Belonging, kindness and hope: A community approach to suicide prevention

Taygeta Zihwi

September is globally recognised as Suicide Prevention Month, a time when we reflect on the value of life and our collective responsibility to safeguard it. In Zimbabwe, suicide has quietly become a pressing concern, cutting across age, gender and social class. Behind every suicide lies a story of pain, loss of hope, and often, a sense of isolation that could have been eased by stronger family and community bonds.

In years gone by, family ties and community relations were the backbone of Zimbabwean society. Families would rally together in times of crisis, neighbours genuinely cared for one another, and kindness was freely shared. Sadly, those strong bonds are no longer as solid as they once were. Today, many people find themselves more isolated, with relationships increasingly marked by self-interest rather than compassion.

This shift has left vulnerable individuals feeling unseen and unsupported, at the very moment they need connection the most.

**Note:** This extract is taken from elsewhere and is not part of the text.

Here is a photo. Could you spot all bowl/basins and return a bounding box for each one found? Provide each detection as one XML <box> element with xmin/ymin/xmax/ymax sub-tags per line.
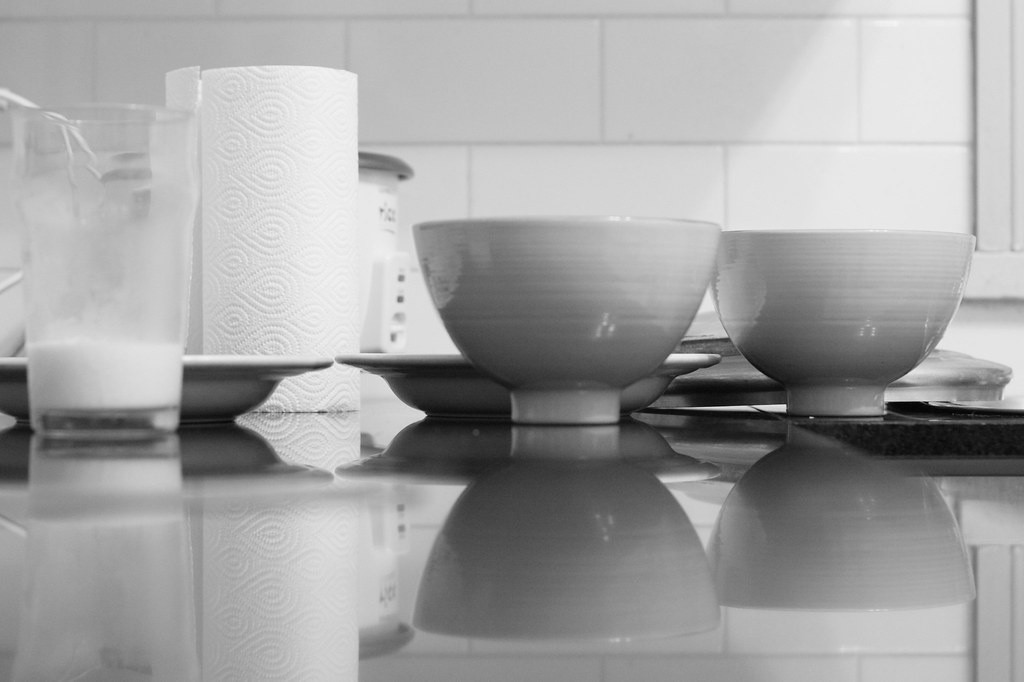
<box><xmin>413</xmin><ymin>216</ymin><xmax>722</xmax><ymax>426</ymax></box>
<box><xmin>704</xmin><ymin>424</ymin><xmax>977</xmax><ymax>613</ymax></box>
<box><xmin>709</xmin><ymin>230</ymin><xmax>976</xmax><ymax>416</ymax></box>
<box><xmin>411</xmin><ymin>424</ymin><xmax>720</xmax><ymax>646</ymax></box>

Social media, while useful for communication, has also added new pressures. Many people compare themselves to others online, measuring their worth against carefully curated images of success, beauty, or wealth.

This has created a silent struggle where people feel they are falling behind in life. For those with limited financial means, the price of belonging, whether in family, community, or social spaces often feels too high.

They may withdraw, feeling that they do not measure up. On the other hand, those with money are not spared; they may be surrounded by people whose concern is not genuine, leaving them equally lonely despite outward appearances of success. Both extremes can fuel hopelessness, erode self-esteem, and contribute to suicidal thoughts.

As a community psychologist, I believe suicide prevention begins with restoring the essence of Ubuntu, the spirit of humanity towards one another. Communities must re-learn the value of kindness, empathy, and listening without judgment.

Conversations about mental health should no longer be hidden in whispers; they must be normalised in homes, churches, schools and workplaces. Identifying warning signs such as sudden withdrawal, expressions of hopelessness, or drastic changes in behaviour should become a collective skill, not just the role of health professionals.

Teachers, pastors, nurses, and community leaders can serve as gatekeepers, offering basic support and linking people to professional care.

Equally important is the need to strengthen access to genuine, affordable, and preferably free support systems.

In a country where many face economic challenges, knowing where to find counselling, helplines, or community programmes at no cost can make the difference between despair and hope.

We must ensure that help is not reserved for those who can afford it, but is available to all, regardless of social or financial status.

Suicide is not an individual issue; it is a community concern. It reflects not only personal struggles but also the social fabric in which people live.

By advocating for stronger mental health services, promoting open dialogue, rebuilding trust within families, and choosing kindness over self-interest, we can create a safer and more supportive Zimbabwe.

This Suicide Prevention Month, let us recommit ourselves to the simple but powerful acts of care: checking in on others, listening with empathy and offering hope.

Each life matters, and together, through compassion and collective action, we can prevent suicide and restore the bonds that make us stronger as a people.